THE FUNDAMENTALIST AS NARCISSIST: Here’s an email worth pondering:

“What you define as doubt would be better thought of as humility, a recognition of one’s own fallibility, a genuine modesty in one’s own power to know and understand truths both empirical and inferential. And the converse of the virtue of humility is the sin of pride, an overestimation of the value of one’s thought and being. In modern psycho-speak we refer to pride as narcissism or egotism and that gets to the root of the flaw of the fundamentalist – it is a fault of character, not conclusion. The supreme being they honor is the one staring back in the mirror and it’s the word and law of that being they seek to uphold. While they cite the primacy of the individual as part of the damaging heritage of liberalism, the current variety of fundamentalist is, ironically, very much a product of a lifetime of liberal overvaluation of their personal beliefs for no reason other than it is their personal beliefs. Somewhere along the line, mommy should have told them that, yes, they’re special but not that special.”

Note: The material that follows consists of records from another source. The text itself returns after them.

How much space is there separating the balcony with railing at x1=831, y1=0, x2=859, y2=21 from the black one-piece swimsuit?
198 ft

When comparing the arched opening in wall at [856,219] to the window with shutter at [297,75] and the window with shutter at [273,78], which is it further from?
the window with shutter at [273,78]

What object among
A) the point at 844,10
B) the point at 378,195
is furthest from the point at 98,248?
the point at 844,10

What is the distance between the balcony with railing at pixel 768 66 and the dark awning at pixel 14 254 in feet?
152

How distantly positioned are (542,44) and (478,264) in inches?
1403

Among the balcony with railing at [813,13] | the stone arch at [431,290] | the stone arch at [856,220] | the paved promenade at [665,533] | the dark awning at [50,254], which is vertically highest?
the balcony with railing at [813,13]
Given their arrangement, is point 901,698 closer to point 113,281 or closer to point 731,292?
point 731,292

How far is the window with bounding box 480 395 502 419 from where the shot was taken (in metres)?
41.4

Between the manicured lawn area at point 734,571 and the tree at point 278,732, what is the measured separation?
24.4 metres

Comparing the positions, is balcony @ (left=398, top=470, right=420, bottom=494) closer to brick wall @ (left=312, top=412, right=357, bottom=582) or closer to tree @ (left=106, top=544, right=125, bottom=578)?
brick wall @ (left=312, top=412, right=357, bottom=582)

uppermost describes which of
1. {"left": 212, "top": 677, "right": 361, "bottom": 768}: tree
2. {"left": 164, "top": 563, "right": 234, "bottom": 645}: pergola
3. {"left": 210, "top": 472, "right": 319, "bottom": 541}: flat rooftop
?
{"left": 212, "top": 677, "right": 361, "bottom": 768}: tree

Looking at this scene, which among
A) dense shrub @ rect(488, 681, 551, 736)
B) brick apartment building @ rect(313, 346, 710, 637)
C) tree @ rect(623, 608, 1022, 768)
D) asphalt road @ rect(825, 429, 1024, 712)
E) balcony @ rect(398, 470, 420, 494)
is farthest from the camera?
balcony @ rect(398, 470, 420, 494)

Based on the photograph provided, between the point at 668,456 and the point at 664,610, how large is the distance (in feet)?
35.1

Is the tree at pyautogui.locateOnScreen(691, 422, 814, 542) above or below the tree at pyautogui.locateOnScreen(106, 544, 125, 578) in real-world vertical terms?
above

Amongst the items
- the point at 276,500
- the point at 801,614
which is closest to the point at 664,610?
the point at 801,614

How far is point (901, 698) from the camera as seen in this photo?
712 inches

I wouldn’t be quite that harsh. But some fundamentalist certainty about political matters in which no certainty is possible is, to my mind, a form of spiritual arrogance and intolerance.

EMAIL OF THE DAY II

“Your description of the real faultline in American politics is right on the money. What’s troubling is that so many people on the left have lined up with the Theocrats on the same side of the faultline without even realizing it. By deeming empirical and inferential truth as ultimately subjective, the postmoderns and multiculturalists have essentially conceded that all values constitute a leap of faith. Logic and reason have been effectively removed from public debate. This plays right into the hands of fundamentalists, who are perfectly willing to wage the battle on these grounds: If the left is only willing to offer a kind of watery faith in a secular welfare state, the religious right is happy to rebutt them with a profound faith in Judeo-Christian tradition. Individual freedom then becomes a kind of collateral damage: In arguments of faith, neither side brooks heretical points of view. The real key, as you suggest, is a return to the healthy skepticism of liberal democracy. Damned if I know how to accomplish that, however. There are so few of us on this side of faultline. Every time I try to steer discussions over to skeptical ground, the two faith camps accuse me of spying for the other side.”

EMAIL OF THE DAY

“I am trying not to let it affect my love for you that you use the term ‘morning-after contraceptive,’ which is used by nobody with any basic knowledge of biology, with the exception of those who rely on talking points from Planned Parenthood. It’s morning-after, alright. But it’s post-conception, which makes it an abortifacient, not a contraceptive. Don’t quibble over implantation; it’s fertilization that matters. And so what if lots of fertilized eggs are “spontaneously aborted,” naturally failing to implant? There’s a difference between letting someone die and killing her, you know. Long and short: support Plan B, if you like; insist that it be airlifted to Africa even. But don’t call it contraception.”